White recalled his last conversation with Mac, whose real name was Bernard McCullough, during a 2007 hunting trip in Michigan.

"A lot of people might not know that Bernie Mac was a hunter like me. I was at a hunting range and saw him there," said White. "I remember us talking about how I came to form the Jesse White Tumblers and how he broke into show biz. And despite his international fame, Bernie Mac stayed true to his roots and never forgot where he came from."

But according to McCullough, while Bernie Mac loved putting on hunting gear and going on hunting trips, "He could not bring himself to shoot animals," she said.

McCullough said Bernie Mac would "sleep until 3 o'clock if he could" and enjoyed eating pinto beans, fried chicken and cornbread. "He loved life. That is what I want people to know about my husband," she added.

Mac will also be recognized at a special town hall meeting at the University of Illinois at Chicago on the Near West Side, where experts will meet to discuss research on sarcoidosis, the disease Mac died of in 2008.

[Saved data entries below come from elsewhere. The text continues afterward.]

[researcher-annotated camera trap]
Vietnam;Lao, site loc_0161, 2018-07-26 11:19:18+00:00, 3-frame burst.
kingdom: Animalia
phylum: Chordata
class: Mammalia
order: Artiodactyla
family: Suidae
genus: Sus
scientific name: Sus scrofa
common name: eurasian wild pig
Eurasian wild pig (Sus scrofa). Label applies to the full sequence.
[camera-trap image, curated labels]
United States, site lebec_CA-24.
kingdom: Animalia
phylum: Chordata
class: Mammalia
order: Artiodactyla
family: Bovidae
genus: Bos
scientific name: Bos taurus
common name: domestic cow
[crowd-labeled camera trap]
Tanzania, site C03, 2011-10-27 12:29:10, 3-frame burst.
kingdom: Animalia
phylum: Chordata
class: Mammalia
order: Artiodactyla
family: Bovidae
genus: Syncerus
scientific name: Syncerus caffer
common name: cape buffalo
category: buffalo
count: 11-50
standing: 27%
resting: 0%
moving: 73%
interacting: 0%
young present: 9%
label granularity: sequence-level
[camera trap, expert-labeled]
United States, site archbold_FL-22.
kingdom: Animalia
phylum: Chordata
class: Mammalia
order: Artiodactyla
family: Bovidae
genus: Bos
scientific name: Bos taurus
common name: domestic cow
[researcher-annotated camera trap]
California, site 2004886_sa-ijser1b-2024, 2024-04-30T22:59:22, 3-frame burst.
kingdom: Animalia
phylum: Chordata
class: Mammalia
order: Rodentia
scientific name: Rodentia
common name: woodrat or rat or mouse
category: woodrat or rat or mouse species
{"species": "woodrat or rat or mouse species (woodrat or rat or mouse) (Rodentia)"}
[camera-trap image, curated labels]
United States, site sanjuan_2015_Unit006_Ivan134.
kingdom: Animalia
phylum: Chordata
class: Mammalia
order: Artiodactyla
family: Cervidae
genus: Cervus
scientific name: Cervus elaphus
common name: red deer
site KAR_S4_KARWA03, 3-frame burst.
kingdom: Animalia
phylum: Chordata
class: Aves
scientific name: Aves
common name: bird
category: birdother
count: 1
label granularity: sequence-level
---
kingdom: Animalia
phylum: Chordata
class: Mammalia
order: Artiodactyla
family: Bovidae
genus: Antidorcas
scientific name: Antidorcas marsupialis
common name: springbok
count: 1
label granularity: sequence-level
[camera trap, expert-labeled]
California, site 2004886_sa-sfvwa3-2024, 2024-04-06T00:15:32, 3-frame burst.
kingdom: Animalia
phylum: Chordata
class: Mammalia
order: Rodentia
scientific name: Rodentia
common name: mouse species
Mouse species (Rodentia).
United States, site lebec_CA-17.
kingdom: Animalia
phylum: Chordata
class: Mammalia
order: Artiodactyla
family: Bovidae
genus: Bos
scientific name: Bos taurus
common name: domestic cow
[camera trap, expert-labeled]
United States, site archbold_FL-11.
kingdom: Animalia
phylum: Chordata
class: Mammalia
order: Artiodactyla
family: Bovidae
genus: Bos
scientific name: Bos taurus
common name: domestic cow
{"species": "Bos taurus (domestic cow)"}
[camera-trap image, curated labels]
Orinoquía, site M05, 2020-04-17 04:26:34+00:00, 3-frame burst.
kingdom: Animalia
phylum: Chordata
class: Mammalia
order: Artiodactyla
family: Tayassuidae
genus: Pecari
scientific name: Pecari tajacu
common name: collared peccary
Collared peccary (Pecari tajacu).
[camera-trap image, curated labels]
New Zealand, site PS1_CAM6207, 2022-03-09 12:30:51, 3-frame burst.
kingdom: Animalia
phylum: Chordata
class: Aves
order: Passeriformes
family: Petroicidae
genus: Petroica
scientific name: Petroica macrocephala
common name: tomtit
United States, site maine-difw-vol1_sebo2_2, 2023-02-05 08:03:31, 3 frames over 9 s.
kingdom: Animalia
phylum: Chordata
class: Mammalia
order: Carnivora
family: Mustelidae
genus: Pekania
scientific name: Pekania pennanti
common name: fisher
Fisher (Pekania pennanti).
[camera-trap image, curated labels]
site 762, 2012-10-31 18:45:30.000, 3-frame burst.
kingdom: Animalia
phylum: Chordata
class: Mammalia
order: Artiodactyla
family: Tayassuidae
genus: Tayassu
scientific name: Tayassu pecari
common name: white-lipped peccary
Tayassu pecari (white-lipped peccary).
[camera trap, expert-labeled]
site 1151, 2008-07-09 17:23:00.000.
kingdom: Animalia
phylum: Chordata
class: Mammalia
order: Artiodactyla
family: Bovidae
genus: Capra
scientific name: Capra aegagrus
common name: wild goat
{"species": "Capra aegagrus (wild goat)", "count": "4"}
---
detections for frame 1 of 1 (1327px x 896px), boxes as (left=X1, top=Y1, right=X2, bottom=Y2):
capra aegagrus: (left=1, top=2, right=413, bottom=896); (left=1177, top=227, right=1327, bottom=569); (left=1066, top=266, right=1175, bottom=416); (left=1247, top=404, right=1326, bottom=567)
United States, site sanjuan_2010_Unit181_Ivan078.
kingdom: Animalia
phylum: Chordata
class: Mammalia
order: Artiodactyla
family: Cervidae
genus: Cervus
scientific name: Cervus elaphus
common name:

Dr. Nadera Sweiss, associate professor of rheumatology at UIC Health, and Dr. Patricia Finn, head of the Medicine Department at the UIC College of Medicine, will participate in the meeting at 10 a.m. Thursday at the UIC College of Nursing, 845 S. Damen Ave.

After the forum, at 1 p.m., there will be a tour of the Bernie Mac STAR Center, which opened last year at the UIC College of Medicine Research Building, 909 S. Wolcott Ave., suite 3060.